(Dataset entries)
======

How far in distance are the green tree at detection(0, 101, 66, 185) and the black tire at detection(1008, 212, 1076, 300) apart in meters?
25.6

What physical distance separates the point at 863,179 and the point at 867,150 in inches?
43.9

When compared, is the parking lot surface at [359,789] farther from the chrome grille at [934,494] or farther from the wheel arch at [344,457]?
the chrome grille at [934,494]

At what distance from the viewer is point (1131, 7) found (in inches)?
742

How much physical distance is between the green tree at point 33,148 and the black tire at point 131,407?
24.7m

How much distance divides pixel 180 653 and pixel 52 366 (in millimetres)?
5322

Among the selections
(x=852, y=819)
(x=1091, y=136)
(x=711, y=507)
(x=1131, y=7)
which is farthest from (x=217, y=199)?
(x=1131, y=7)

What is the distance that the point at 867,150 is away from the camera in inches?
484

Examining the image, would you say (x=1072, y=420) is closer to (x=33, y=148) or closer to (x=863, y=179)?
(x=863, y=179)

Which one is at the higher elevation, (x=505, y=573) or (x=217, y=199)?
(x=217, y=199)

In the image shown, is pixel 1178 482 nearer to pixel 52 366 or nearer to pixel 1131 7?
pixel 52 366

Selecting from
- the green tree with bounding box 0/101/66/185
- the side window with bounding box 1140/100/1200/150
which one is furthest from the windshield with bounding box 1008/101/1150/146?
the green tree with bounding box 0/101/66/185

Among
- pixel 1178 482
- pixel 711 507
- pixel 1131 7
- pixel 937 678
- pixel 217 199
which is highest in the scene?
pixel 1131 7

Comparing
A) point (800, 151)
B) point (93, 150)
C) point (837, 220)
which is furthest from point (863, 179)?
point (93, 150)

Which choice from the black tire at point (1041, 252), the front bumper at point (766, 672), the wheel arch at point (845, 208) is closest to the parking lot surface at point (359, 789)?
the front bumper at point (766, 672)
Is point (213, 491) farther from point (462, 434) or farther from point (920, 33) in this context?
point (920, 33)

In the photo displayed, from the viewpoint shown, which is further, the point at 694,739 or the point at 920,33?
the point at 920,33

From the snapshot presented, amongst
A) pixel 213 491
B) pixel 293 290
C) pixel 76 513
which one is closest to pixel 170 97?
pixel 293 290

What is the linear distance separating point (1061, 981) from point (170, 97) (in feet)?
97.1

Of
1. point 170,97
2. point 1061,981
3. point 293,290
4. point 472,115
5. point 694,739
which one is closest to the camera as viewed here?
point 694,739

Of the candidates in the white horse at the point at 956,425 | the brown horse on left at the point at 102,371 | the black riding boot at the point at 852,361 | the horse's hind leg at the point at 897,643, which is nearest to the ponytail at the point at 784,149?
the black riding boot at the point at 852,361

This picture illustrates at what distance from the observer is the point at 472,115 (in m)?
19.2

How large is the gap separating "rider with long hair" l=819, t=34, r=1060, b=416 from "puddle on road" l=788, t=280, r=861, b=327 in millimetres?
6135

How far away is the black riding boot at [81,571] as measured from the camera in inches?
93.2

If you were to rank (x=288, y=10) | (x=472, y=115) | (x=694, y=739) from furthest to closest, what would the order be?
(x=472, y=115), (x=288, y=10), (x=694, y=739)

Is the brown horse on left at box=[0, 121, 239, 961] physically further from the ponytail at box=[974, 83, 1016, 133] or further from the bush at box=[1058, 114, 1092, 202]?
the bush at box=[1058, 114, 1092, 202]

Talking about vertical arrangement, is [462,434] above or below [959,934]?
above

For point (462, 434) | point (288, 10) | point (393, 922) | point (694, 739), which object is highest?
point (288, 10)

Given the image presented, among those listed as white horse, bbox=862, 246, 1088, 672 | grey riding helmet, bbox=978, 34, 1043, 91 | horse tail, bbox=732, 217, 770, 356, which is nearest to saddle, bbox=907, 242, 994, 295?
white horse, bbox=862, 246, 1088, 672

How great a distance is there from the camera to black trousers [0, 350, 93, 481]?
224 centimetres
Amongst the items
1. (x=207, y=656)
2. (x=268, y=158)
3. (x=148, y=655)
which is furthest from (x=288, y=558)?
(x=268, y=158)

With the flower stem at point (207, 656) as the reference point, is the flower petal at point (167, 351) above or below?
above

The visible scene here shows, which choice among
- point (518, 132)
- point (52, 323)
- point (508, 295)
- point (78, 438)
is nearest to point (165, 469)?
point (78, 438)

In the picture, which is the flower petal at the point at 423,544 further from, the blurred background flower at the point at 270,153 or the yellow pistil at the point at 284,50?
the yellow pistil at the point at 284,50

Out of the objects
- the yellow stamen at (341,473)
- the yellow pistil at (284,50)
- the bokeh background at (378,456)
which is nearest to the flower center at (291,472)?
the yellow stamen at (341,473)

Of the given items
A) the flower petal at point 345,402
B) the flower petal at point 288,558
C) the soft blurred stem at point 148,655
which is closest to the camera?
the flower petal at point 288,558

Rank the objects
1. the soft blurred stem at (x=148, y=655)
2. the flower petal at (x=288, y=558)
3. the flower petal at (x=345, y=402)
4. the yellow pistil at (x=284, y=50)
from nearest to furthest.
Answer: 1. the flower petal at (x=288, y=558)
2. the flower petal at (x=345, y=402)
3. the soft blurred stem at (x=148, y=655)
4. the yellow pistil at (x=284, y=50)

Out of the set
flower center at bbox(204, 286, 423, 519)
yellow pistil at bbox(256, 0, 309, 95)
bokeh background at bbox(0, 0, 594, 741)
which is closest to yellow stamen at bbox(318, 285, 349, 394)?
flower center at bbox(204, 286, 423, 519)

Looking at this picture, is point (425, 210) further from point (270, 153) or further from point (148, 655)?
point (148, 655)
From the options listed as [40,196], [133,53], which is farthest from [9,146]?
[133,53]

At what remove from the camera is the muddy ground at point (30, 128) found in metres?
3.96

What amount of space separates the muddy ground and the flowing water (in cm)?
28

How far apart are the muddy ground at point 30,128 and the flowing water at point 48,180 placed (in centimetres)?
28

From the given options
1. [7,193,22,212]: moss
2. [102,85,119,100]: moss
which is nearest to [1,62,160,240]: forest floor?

======

◆ SET PROBLEM ◆
Copy out every one of the entries above line for line, with no changes.

◆ EXERCISE RESPONSE ◆
How far in distance are the green tree at detection(0, 101, 66, 185) and the black tire at detection(1008, 212, 1076, 300) apart in meters?
25.6

What physical distance separates the point at 863,179 and the point at 867,150 in inches?
43.9

When compared, is the parking lot surface at [359,789] farther from the chrome grille at [934,494] or farther from the wheel arch at [344,457]?
the chrome grille at [934,494]

At what distance from the viewer is point (1131, 7) found (in inches)?
742

How much physical distance is between the green tree at point 33,148 and the black tire at point 131,407?
24.7m

How much distance divides pixel 180 653 and pixel 52 366 (in millimetres)?
5322

Among the selections
(x=852, y=819)
(x=1091, y=136)
(x=711, y=507)
(x=1131, y=7)
which is farthest from (x=217, y=199)?
(x=1131, y=7)

What is the distance that the point at 867,150 is away from the camera in inches?
484

Examining the image, would you say (x=1072, y=420) is closer to (x=33, y=148) or closer to (x=863, y=179)?
(x=863, y=179)

Which one is at the higher elevation, (x=505, y=573) or (x=217, y=199)?
(x=217, y=199)

In the image shown, is pixel 1178 482 nearer to pixel 52 366 or nearer to pixel 1131 7?
pixel 52 366

Selecting from
- the green tree with bounding box 0/101/66/185
- the side window with bounding box 1140/100/1200/150
which one is furthest from the windshield with bounding box 1008/101/1150/146?
the green tree with bounding box 0/101/66/185

Among
- pixel 1178 482
- pixel 711 507
- pixel 1131 7
- pixel 937 678
- pixel 217 199
which is highest in the scene?
pixel 1131 7

Comparing
A) point (800, 151)
B) point (93, 150)
C) point (837, 220)
which is furthest from point (863, 179)?
point (93, 150)

Which choice from the black tire at point (1041, 252), the front bumper at point (766, 672), the wheel arch at point (845, 208) is closest to the parking lot surface at point (359, 789)?
the front bumper at point (766, 672)
Is point (213, 491) farther from point (462, 434) or farther from point (920, 33) in this context?
point (920, 33)

In the photo displayed, from the viewpoint shown, which is further, the point at 694,739 or the point at 920,33?
the point at 920,33

From the snapshot presented, amongst
A) pixel 213 491
B) pixel 293 290
C) pixel 76 513
which one is closest to pixel 170 97?
pixel 293 290

What is the linear distance separating point (1061, 981) from point (170, 97) (in feet)?
97.1

Of
1. point 170,97
2. point 1061,981
3. point 293,290
4. point 472,115
5. point 694,739
which one is closest to the camera as viewed here?
point 694,739

Of the candidates in the white horse at the point at 956,425 | the brown horse on left at the point at 102,371 | the black riding boot at the point at 852,361 | the horse's hind leg at the point at 897,643, which is nearest to the ponytail at the point at 784,149?
the black riding boot at the point at 852,361

This picture illustrates at what distance from the observer is the point at 472,115 (in m)?
19.2

How large is the gap separating "rider with long hair" l=819, t=34, r=1060, b=416 from "puddle on road" l=788, t=280, r=861, b=327 in millimetres?
6135

How far away is the black riding boot at [81,571] as measured from the camera in inches?
93.2

If you were to rank (x=288, y=10) | (x=472, y=115) | (x=694, y=739) from furthest to closest, what would the order be?
(x=472, y=115), (x=288, y=10), (x=694, y=739)

Is the brown horse on left at box=[0, 121, 239, 961] physically further from the ponytail at box=[974, 83, 1016, 133] or further from the bush at box=[1058, 114, 1092, 202]?
the bush at box=[1058, 114, 1092, 202]

Talking about vertical arrangement, is [462,434] above or below [959,934]?
above

For point (462, 434) | point (288, 10) | point (393, 922) | point (694, 739), which object is highest?
point (288, 10)

Given the image presented, among those listed as white horse, bbox=862, 246, 1088, 672 | grey riding helmet, bbox=978, 34, 1043, 91 | horse tail, bbox=732, 217, 770, 356, which is nearest to saddle, bbox=907, 242, 994, 295?
white horse, bbox=862, 246, 1088, 672

How great a distance is there from the camera to black trousers [0, 350, 93, 481]?
224 centimetres
Amongst the items
1. (x=207, y=656)
2. (x=268, y=158)
3. (x=148, y=655)
which is furthest from (x=288, y=558)?
(x=268, y=158)

With the flower stem at point (207, 656) as the reference point, is the flower petal at point (167, 351) above or below?
above

The visible scene here shows, which choice among
- point (518, 132)
- point (52, 323)
- point (508, 295)
- point (78, 438)
is nearest to point (165, 469)?
point (78, 438)

In the picture, which is the flower petal at the point at 423,544 further from, the blurred background flower at the point at 270,153 or the yellow pistil at the point at 284,50?
the yellow pistil at the point at 284,50

Out of the objects
- the yellow stamen at (341,473)
- the yellow pistil at (284,50)
- the bokeh background at (378,456)
which is nearest to the flower center at (291,472)?
the yellow stamen at (341,473)

Of the given items
A) the flower petal at point 345,402
B) the flower petal at point 288,558
C) the soft blurred stem at point 148,655
which is closest to the camera?
the flower petal at point 288,558

Rank the objects
1. the soft blurred stem at (x=148, y=655)
2. the flower petal at (x=288, y=558)
3. the flower petal at (x=345, y=402)
4. the yellow pistil at (x=284, y=50)
from nearest to furthest.
Answer: 1. the flower petal at (x=288, y=558)
2. the flower petal at (x=345, y=402)
3. the soft blurred stem at (x=148, y=655)
4. the yellow pistil at (x=284, y=50)

Out of the set
flower center at bbox(204, 286, 423, 519)
yellow pistil at bbox(256, 0, 309, 95)
bokeh background at bbox(0, 0, 594, 741)
which is closest to yellow stamen at bbox(318, 285, 349, 394)?
flower center at bbox(204, 286, 423, 519)

Looking at this picture, is point (425, 210) further from point (270, 153) or further from point (148, 655)?
point (148, 655)
From the options listed as [40,196], [133,53], which is farthest from [9,146]?
[133,53]

At what remove from the camera is the muddy ground at point (30, 128) found in metres?
3.96

What amount of space separates the muddy ground and the flowing water (in cm)?
28

How far apart are the muddy ground at point 30,128 and the flowing water at point 48,180 placed (in centimetres)?
28

From the given options
1. [7,193,22,212]: moss
2. [102,85,119,100]: moss
which is nearest to [1,62,160,240]: forest floor?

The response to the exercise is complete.